1.3 When to Use and Not Use RDF

RDF is a wonderful technology, and I'll be at the front in its parade of fans. However, I don't consider it a replacement for other technologies, and I don't consider its use appropriate in all circumstances. Just because data is on the Web, or accessed via the Web, doesn't mean it has to be organized with RDF. Forcing RDF into uses that don't realize its potential will only result in a general push back against RDF in its entirety?including push back in uses in which RDF positively shines.

This, then, begs the question: when should we, and when should we not, use RDF? More specifically, since much of RDF focuses on its serialization to RDF/XML, when should we use RDF/XML and when should we use non-RDF XML?
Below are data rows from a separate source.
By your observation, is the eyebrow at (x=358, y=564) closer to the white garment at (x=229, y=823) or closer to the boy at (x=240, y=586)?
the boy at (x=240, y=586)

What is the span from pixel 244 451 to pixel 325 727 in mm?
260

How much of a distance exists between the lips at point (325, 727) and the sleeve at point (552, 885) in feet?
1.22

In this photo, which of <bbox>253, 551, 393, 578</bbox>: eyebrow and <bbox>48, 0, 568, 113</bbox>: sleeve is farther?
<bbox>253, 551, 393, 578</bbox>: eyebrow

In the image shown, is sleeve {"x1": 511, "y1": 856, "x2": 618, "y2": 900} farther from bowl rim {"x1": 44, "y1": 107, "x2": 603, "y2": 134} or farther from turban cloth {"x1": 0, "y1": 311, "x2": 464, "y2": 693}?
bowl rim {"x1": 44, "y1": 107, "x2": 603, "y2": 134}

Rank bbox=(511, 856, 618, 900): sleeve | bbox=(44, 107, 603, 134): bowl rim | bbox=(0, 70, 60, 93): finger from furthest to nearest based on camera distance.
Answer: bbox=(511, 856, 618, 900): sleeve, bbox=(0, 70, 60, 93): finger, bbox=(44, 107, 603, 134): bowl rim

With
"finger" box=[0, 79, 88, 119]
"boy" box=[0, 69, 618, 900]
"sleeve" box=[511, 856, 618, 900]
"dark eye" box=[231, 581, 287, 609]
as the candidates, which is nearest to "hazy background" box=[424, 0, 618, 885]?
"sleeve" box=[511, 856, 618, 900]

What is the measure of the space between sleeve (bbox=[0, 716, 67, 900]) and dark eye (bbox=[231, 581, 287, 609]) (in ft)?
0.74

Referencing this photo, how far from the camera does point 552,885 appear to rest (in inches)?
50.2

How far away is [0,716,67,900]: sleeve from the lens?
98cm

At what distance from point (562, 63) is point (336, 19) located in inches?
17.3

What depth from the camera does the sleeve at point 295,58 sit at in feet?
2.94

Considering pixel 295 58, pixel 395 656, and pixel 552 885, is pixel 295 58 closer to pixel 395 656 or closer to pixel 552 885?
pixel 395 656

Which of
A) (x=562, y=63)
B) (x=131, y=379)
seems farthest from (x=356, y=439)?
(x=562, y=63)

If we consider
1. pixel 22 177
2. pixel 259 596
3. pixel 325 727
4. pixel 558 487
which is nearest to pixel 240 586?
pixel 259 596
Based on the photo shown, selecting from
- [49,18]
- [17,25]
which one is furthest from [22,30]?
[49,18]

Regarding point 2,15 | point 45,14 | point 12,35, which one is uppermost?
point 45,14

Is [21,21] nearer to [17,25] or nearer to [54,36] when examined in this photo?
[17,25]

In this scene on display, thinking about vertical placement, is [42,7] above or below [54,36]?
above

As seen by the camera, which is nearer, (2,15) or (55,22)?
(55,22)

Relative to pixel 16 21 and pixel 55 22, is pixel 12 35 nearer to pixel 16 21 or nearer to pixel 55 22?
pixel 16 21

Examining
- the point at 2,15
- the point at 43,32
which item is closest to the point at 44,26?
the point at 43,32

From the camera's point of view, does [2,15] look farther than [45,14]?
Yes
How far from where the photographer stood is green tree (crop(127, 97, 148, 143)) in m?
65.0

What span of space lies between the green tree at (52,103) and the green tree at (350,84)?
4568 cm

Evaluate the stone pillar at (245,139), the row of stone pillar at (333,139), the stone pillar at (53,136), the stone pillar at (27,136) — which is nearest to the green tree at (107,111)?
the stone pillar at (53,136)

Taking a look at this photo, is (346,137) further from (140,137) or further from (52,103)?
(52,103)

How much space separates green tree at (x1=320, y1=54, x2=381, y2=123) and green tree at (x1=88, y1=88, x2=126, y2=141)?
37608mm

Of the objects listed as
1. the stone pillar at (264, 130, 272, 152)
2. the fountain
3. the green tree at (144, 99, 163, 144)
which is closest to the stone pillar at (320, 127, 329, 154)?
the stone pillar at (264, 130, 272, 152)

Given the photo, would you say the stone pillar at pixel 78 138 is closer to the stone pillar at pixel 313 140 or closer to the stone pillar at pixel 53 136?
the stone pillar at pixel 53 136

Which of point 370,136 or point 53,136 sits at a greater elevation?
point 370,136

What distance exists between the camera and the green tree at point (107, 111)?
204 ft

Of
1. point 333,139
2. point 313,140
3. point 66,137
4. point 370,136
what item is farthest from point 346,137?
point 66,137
As the final edits for this book were in progress, a company called Semaview published a graphic depicting the differences between XML and RDF/XML (found at http://www.semaview.com/c/RDFvsXML.html). Among those listed was one about the tree-structured nature of XML, as compared to RDF's much flatter triple-based pattern. XML is hierarchical, which means that all related elements must be nested within the elements they're related to. RDF does not require this nested structure.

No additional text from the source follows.